As this country is scrambling to get to the 21st century, it tends to forget its past. Actually, it is probably not the country running, but rather ‘the powers that be’, and that is most definitely not the majority of the Lebanese, but a small group of powerbrokers who play us like we’re chess pieces.
|These two blocks on both sides are abandoned, inhabited by squatters at the moment, and probably waiting for the wrecking ball|
And instead of focusing on the basic amenities that would launch us into the 21st century (such as 24 hours electricity, clean water for all, proper sewage so the city doesn’t flood in times of rain, shelter, proper public transport, quality education for all), they focus rather on the outward signs, such as high-rise buildings that harbor one-million dollar apartments.
And they do not look at the past. The past does not make money. Yet the past is of such incredible beauty. Yesterday, I had to pick up my daughter from a workshop in Gemayze, but I was early, so I walked around a bit, and was struck by the loveliness. Only one alley up Gouraud street, and there were trees and gardens and birds. Some of it is still in good state, and you may argue here that it is again the rich that possess these dwellings. But there are entire neighborhood blocks that are filled with abandoned buildings that could – with the proper plan – could be restored and turned into apartments for normal people, i.e. people that do not need 400 square meter apartments with a maid room, a driver room and 6 bathrooms.

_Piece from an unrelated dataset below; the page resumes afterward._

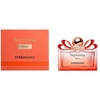 Salvatore Ferragamo Signorina Unica - EDP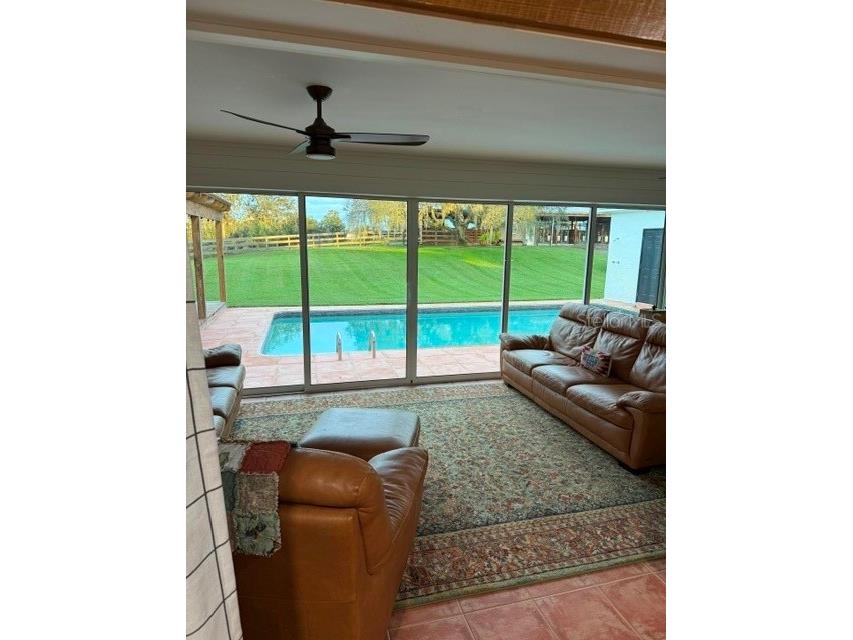 503 Bear Road Road Lake Placid FL 33852 C7514339 image15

What lacks of course, is a proper administration, and politicians that care for the good of the people rather than the benefit of their pockets. What you deserve is what you get, of course, and there’s got to be a reason why we, as Lebanese, are run by such incompetent policy-makers and politicians.
As long as we follow our sect leaders, all old relics from the civil war and the Israeli occupation, I might add, we’re not getting anywhere.